* _Task details_
Transcribe the records that follow. Keep every word exactly, and drop the pictures.

─── Dataset extract

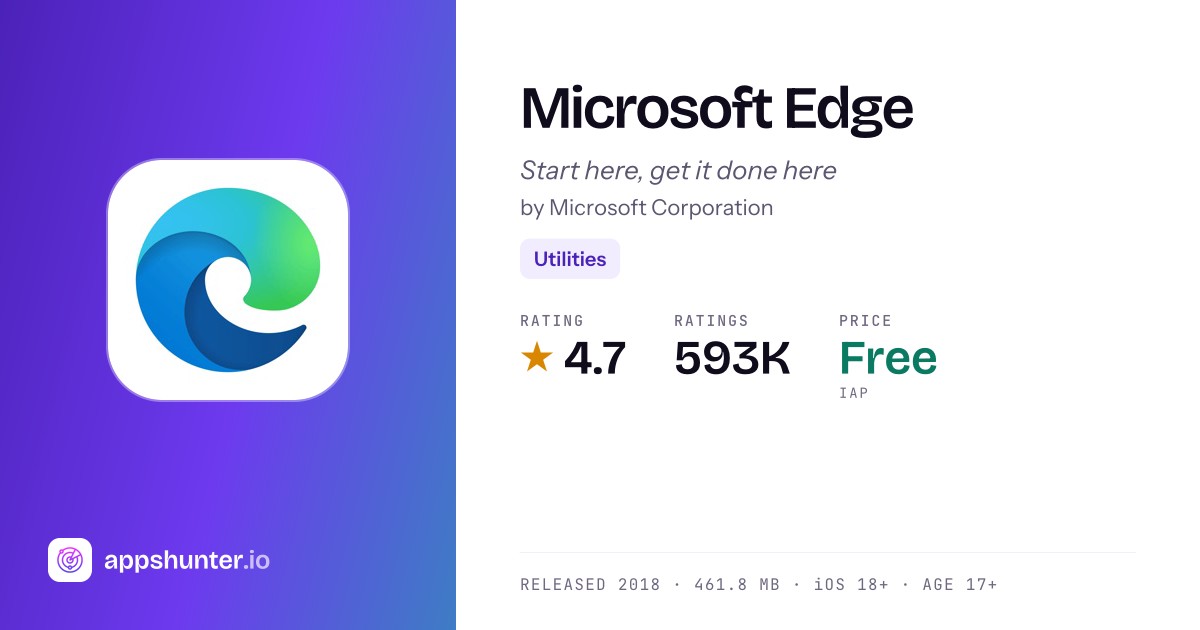 appshunter.io

Microsoft Edge

Start here, get it done here

by Microsoft Corporation

Utilities

RATING
★ 4.7

RATINGS
593K

PRICE
Free
IAP

RELEASED 2018 · 461.8 MB · iOS 18+ · AGE 17+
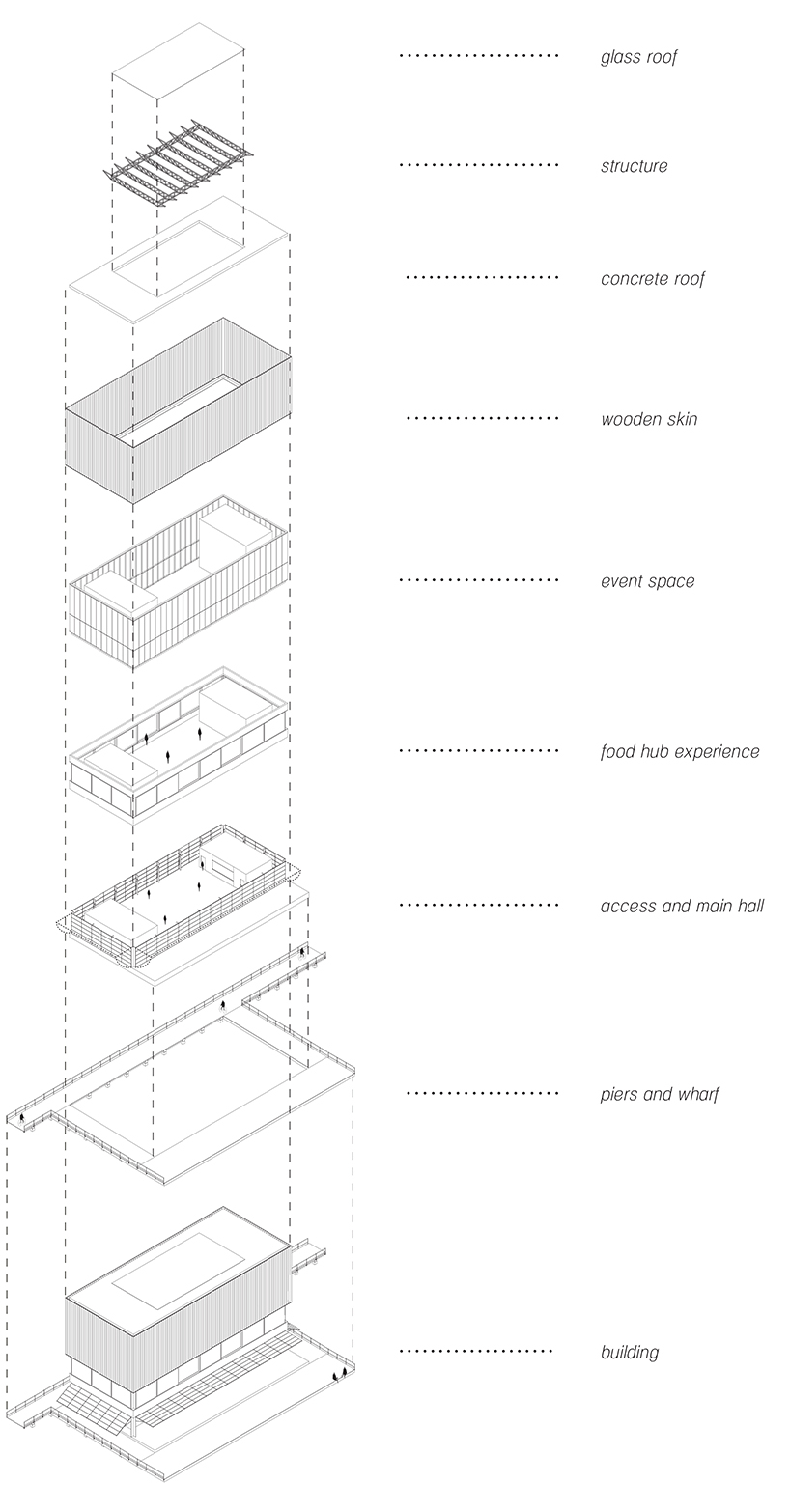 glass roof

structure

concrete roof

wooden skin

event space

food hub experience

access and main hall

piers and wharf

building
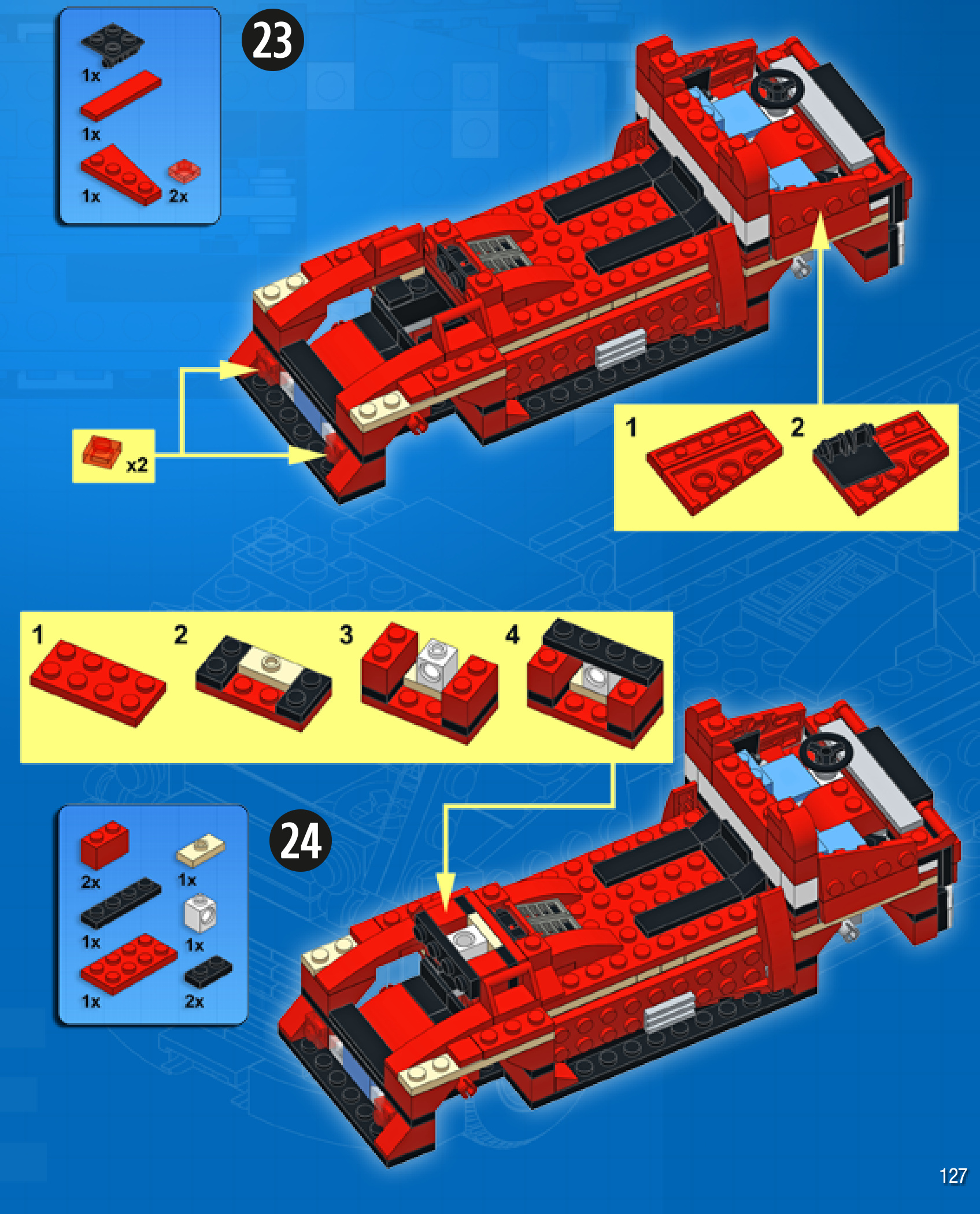 1x
1x
1x 2x

23

x2

1 2

1 2 3 4

2x 1x
1x 1x
1x 2x

24

127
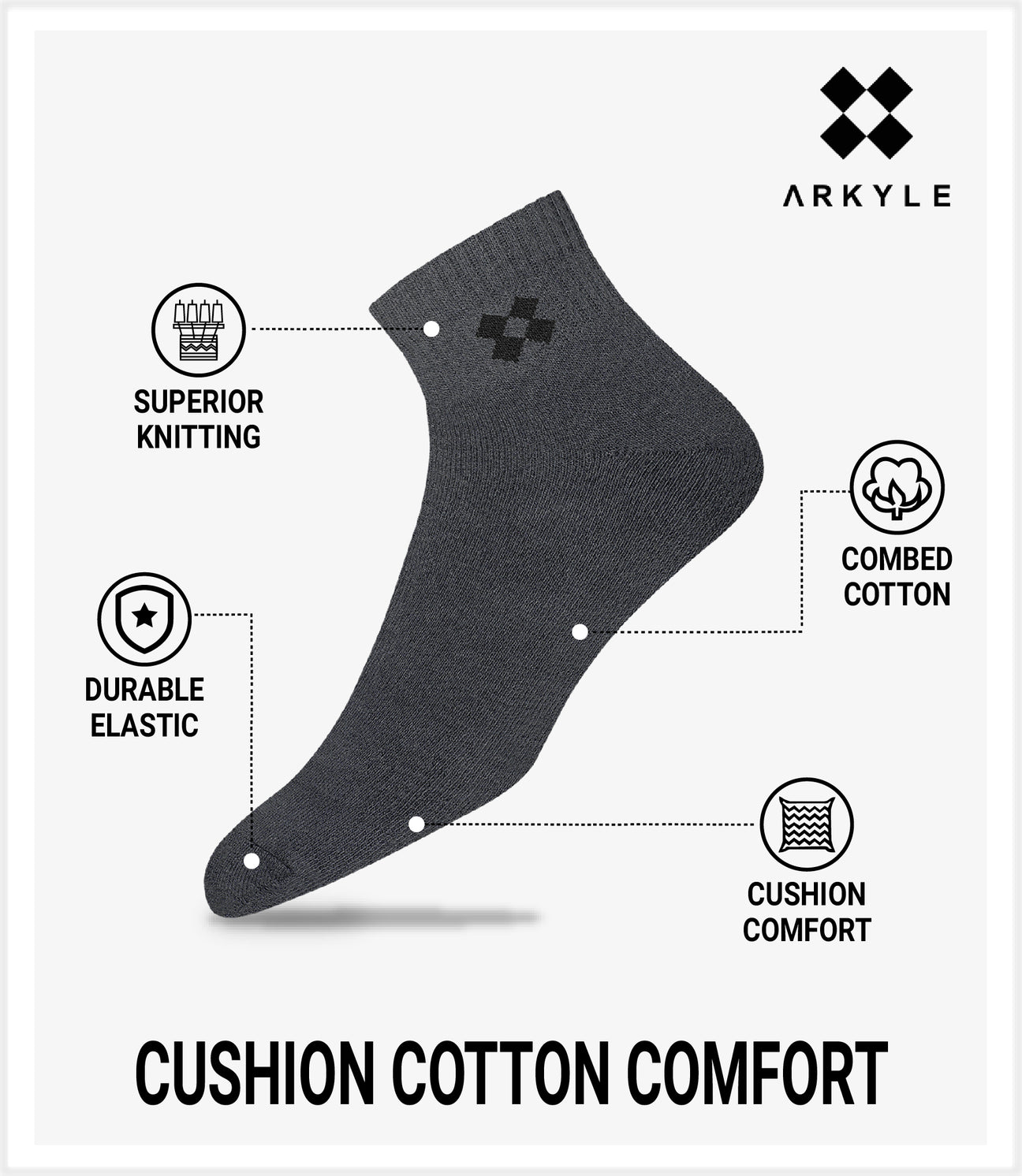 ARKYLE

SUPERIOR KNITTING

COMBED COTTON

DURABLE ELASTIC

CUSHION COMFORT

CUSHION COTTON COMFORT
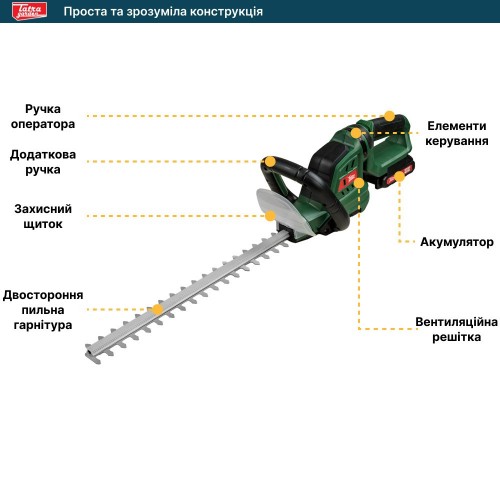 Tatra garden

Проста та зрозуміла конструкція

Ручка оператора

Додаткова ручка

Захисний щиток

Двостороння пильна гарнітура

Елементи керування

Акумулятор

Вентиляційна решітка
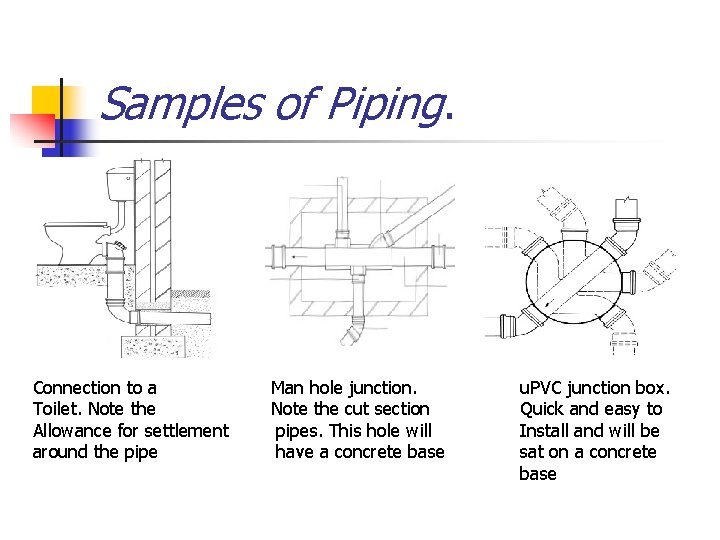 Samples of Piping.

Connection to a Toilet. Note the Allowance for settlement around the pipe

Man hole junction. Note the cut section pipes. This hole will have a concrete base

uPVC junction box. Quick and easy to Install and will be sat on a concrete base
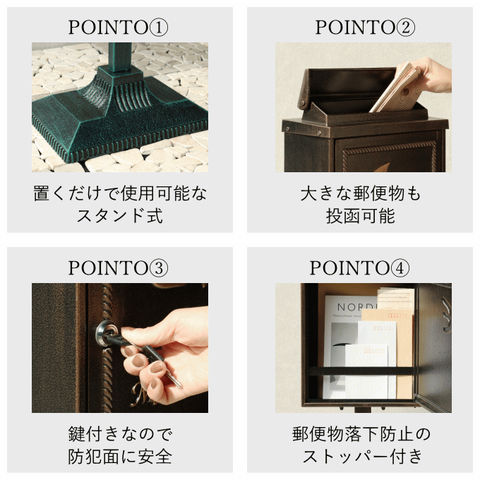 POINTO①

置くだけで使用可能なスタンド式

POINTO②

大きな郵便物も投函可能

POINTO③

鍵付きなので防犯面に安全

POINTO④

NORDI

郵便物落下防止のストッパー付き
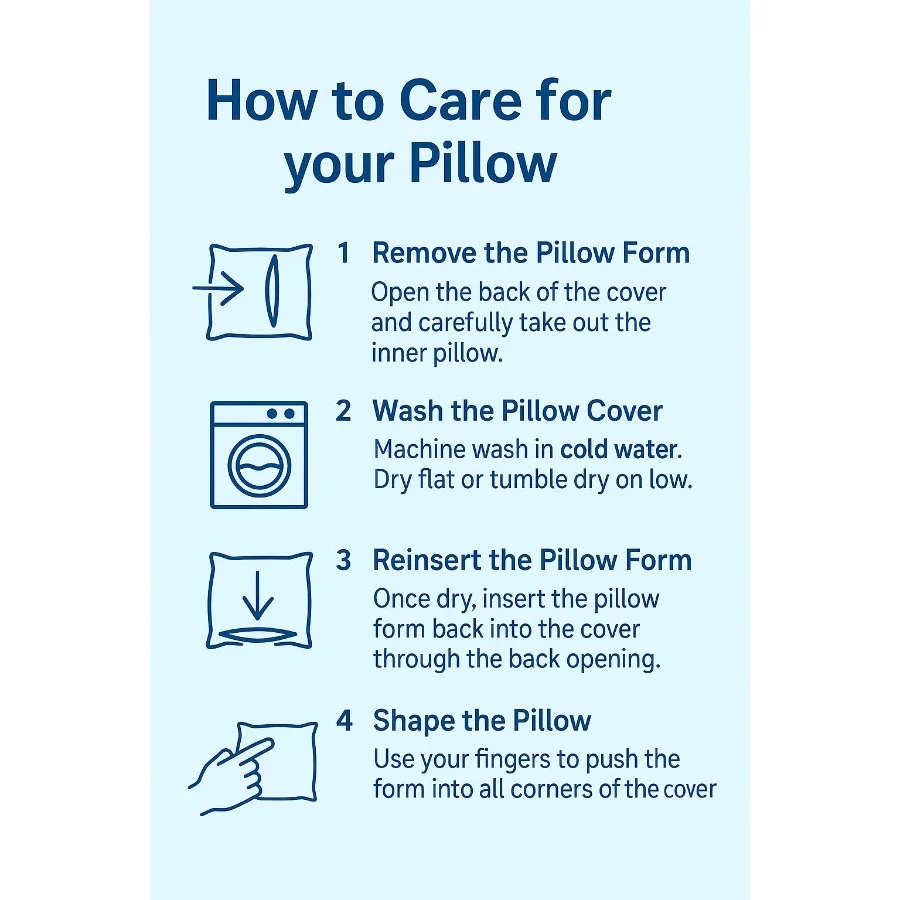 How to Care for your Pillow

1 Remove the Pillow Form
Open the back of the cover and carefully take out the inner pillow.

2 Wash the Pillow Cover
Machine wash in cold water. Dry flat or tumble dry on low.

3 Reinsert the Pillow Form
Once dry, insert the pillow form back into the cover through the back opening.

4 Shape the Pillow
Use your fingers to push the form into all corners of the cover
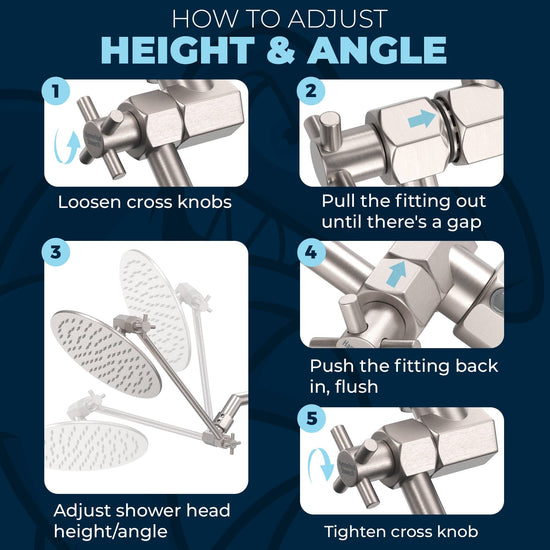 HOW TO ADJUST
HEIGHT & ANGLE

1
Loosen cross knobs

2
Pull the fitting out until there's a gap

3
Adjust shower head height/angle

4
Push the fitting back in, flush

5
Tighten cross knob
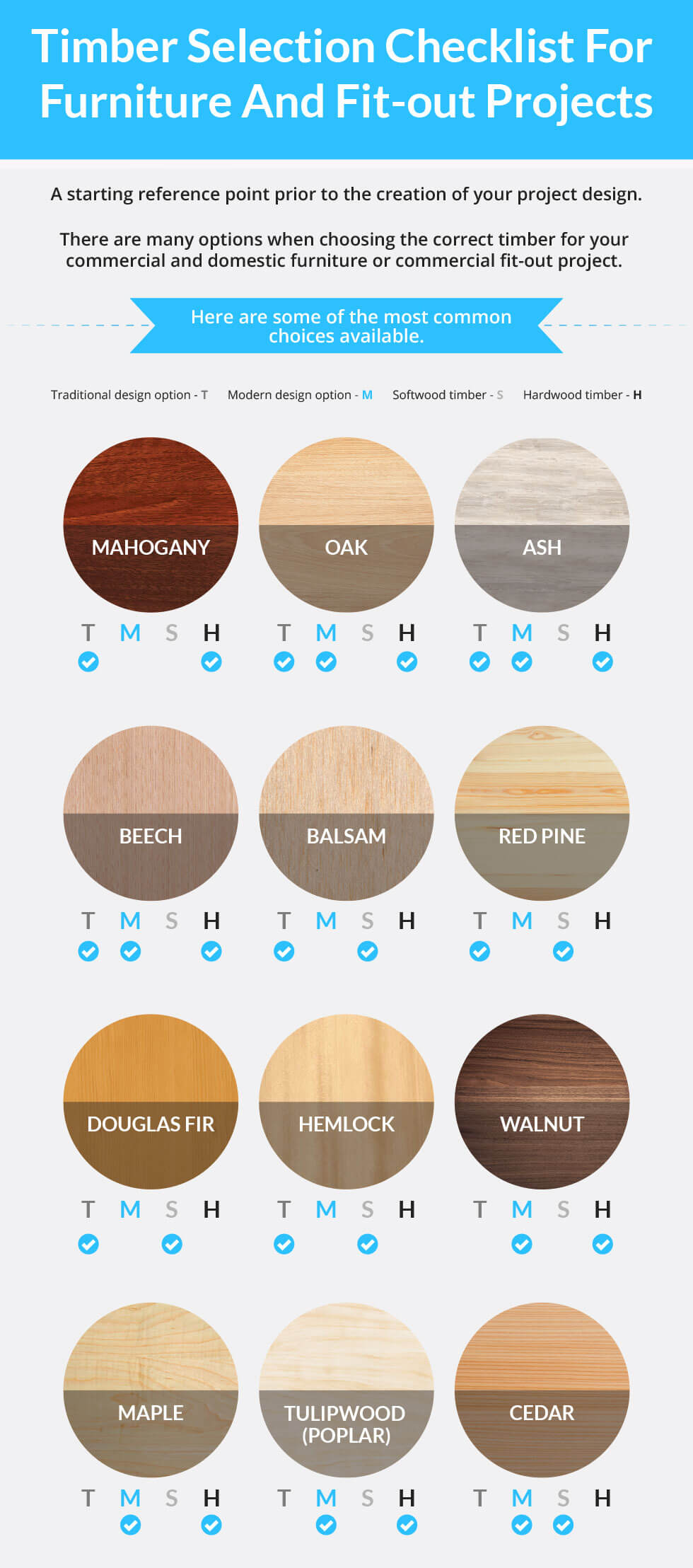 Timber Selection Checklist For Furniture And Fit-out Projects

A starting reference point prior to the creation of your project design.

There are many options when choosing the correct timber for your commercial and domestic furniture or commercial fit-out project.

Here are some of the most common choices available.

Traditional design option - T Modern design option - M Softwood timber - S Hardwood timber - H

MAHOGANY
T M S H

OAK
T M S H

ASH
T M S H

BEECH
T M S H

BALSAM
T M S H

RED PINE
T M S H

DOUGLAS FIR
T M S H

HEMLOCK
T M S H

WALNUT
T M S H

MAPLE
T M S H

TULIPWOOD (POPLAR)
T M S H

CEDAR
T M S H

──────

* _Answer box_
 appshunter.io

Microsoft Edge

Start here, get it done here

by Microsoft Corporation

Utilities

RATING
★ 4.7

RATINGS
593K

PRICE
Free
IAP

RELEASED 2018 · 461.8 MB · iOS 18+ · AGE 17+
 glass roof

structure

concrete roof

wooden skin

event space

food hub experience

access and main hall

piers and wharf

building
 1x
1x
1x 2x

23

x2

1 2

1 2 3 4

2x 1x
1x 1x
1x 2x

24

127
 ARKYLE

SUPERIOR KNITTING

COMBED COTTON

DURABLE ELASTIC

CUSHION COMFORT

CUSHION COTTON COMFORT
 Tatra garden

Проста та зрозуміла конструкція

Ручка оператора

Додаткова ручка

Захисний щиток

Двостороння пильна гарнітура

Елементи керування

Акумулятор

Вентиляційна решітка
 Samples of Piping.

Connection to a Toilet. Note the Allowance for settlement around the pipe

Man hole junction. Note the cut section pipes. This hole will have a concrete base

uPVC junction box. Quick and easy to Install and will be sat on a concrete base
 POINTO①

置くだけで使用可能なスタンド式

POINTO②

大きな郵便物も投函可能

POINTO③

鍵付きなので防犯面に安全

POINTO④

NORDI

郵便物落下防止のストッパー付き
 How to Care for your Pillow

1 Remove the Pillow Form
Open the back of the cover and carefully take out the inner pillow.

2 Wash the Pillow Cover
Machine wash in cold water. Dry flat or tumble dry on low.

3 Reinsert the Pillow Form
Once dry, insert the pillow form back into the cover through the back opening.

4 Shape the Pillow
Use your fingers to push the form into all corners of the cover
 HOW TO ADJUST
HEIGHT & ANGLE

1
Loosen cross knobs

2
Pull the fitting out until there's a gap

3
Adjust shower head height/angle

4
Push the fitting back in, flush

5
Tighten cross knob
 Timber Selection Checklist For Furniture And Fit-out Projects

A starting reference point prior to the creation of your project design.

There are many options when choosing the correct timber for your commercial and domestic furniture or commercial fit-out project.

Here are some of the most common choices available.

Traditional design option - T Modern design option - M Softwood timber - S Hardwood timber - H

MAHOGANY
T M S H

OAK
T M S H

ASH
T M S H

BEECH
T M S H

BALSAM
T M S H

RED PINE
T M S H

DOUGLAS FIR
T M S H

HEMLOCK
T M S H

WALNUT
T M S H

MAPLE
T M S H

TULIPWOOD (POPLAR)
T M S H

CEDAR
T M S H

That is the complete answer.